* **取り組む作業**:
(1) アシネトバクターの記事で、院内から分離された場合に消毒が必要な院内環境として挙げられている場所をすべて書き出せ。
(2) アシネトバクターの記事を、最後の文の後から書き継げ。

* **抜粋**:
========================
くすりの木

勉強会の内容や、日々の業務で必要な知識を、健忘録としてこのブログに書いていきます。不定期更新です。

多剤耐性アシネトバクターについて

アシネトバクターは環境に広く存在する菌

  • 院内にも、自然界にも広く存在する細菌。
  • 院内の床や、医療従事者の皮膚からも分離されるが、そのほとんどは抗菌薬に感受性がある。

 

乾燥した環境でも長時間生存できる

  • アシネトバクターブドウ糖非発酵のグラム陰性桿菌。
  • 乾燥した環境でも長時間生存できる(三週間以上生き残ったという報告あり)。
  • この特徴が、院内感染の原因菌となりやすい理由の1つでもある。
  • 院内から分離された場合、床、ドアノブ、カーテンなどを含めた院内環境の消毒が必要。
  • 基本的にアルコール消毒などの通常の消毒剤が有効。
========================
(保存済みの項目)

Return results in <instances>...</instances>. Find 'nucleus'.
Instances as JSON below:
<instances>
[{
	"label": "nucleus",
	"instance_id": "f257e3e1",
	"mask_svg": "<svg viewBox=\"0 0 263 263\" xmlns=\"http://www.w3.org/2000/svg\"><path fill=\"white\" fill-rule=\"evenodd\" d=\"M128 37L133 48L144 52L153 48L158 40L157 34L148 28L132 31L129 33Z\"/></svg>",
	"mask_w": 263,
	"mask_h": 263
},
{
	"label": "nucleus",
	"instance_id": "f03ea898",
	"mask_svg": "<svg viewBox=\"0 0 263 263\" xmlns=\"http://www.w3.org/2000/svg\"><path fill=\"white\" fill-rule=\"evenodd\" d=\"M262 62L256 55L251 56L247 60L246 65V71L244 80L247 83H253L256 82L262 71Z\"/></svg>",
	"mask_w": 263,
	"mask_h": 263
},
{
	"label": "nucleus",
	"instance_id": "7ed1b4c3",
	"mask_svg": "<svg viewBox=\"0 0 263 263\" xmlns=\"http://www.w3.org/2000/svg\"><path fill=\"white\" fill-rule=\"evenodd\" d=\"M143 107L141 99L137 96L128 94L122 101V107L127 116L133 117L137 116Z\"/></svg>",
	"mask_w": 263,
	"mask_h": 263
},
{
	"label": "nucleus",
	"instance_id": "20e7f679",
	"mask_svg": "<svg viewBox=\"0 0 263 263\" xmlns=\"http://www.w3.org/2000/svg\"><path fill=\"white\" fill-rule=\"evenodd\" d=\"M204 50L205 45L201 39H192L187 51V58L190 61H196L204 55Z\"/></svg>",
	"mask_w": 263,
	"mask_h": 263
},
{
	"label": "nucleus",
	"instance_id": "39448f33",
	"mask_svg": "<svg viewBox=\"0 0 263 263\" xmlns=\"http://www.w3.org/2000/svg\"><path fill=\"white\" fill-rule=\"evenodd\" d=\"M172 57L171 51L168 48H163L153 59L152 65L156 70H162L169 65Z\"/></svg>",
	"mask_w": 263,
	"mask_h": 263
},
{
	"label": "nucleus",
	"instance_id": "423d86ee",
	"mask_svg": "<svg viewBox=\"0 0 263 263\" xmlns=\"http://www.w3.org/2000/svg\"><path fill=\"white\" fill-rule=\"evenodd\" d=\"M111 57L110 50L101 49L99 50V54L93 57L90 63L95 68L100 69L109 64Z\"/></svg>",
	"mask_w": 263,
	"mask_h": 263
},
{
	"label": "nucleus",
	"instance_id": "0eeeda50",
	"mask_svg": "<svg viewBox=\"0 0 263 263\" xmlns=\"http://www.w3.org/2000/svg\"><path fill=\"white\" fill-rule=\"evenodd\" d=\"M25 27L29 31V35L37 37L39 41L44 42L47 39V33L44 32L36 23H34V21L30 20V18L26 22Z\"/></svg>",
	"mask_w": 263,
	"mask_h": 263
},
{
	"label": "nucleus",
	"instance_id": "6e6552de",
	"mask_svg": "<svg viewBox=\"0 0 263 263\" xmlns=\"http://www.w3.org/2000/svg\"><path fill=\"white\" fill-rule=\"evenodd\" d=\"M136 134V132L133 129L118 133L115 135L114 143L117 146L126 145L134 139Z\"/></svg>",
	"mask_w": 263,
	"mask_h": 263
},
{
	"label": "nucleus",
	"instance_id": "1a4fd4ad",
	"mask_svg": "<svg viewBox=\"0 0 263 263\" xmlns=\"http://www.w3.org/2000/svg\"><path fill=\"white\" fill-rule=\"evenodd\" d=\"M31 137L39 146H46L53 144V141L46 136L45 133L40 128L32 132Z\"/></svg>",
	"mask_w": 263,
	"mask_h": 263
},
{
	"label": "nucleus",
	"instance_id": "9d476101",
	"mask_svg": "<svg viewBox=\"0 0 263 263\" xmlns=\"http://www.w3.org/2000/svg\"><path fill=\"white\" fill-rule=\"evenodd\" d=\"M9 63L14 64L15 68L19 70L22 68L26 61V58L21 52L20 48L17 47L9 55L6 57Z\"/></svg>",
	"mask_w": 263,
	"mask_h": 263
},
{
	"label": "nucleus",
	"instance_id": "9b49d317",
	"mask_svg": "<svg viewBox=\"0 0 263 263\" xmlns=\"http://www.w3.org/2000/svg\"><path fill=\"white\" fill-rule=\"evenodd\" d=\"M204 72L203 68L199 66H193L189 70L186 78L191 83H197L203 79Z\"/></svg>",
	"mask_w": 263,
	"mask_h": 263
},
========================
* **解答一覧**:
(1) 床、ドアノブ、カーテン

(2)
 

病原性が強いのはAcinetobacter baumannii

  • アシネトバクター属は約30種類存在するが、人の感染症原因菌として分離されるのはほとんどA.baumannii。
  • 何故感染症の原因になりやすいのかは解明されていない。
  • 肺炎、尿路感染症敗血症、創部感染症などの原因になる。
  • 特に、人工呼吸器装着患者に発生するVAP(人工呼吸器関連肺炎Ventilator-associated pneumonia)の原因に注意が必要。
  • ただし、健常人が感染を起こすことは稀であり、ほとんどが日和見感染である。

 

耐性を示す抗菌薬について

 

多剤耐性アシネトバクターに強い抗菌活性を示すもの

  • βラクタム剤とアミノグリコシド系の併用が多いが、有効性に関して十分なエビデンスは無い。
  • コリスチンとチゲサイクリンは強い抗菌活性を示すが、両剤とも日本では承認されていない。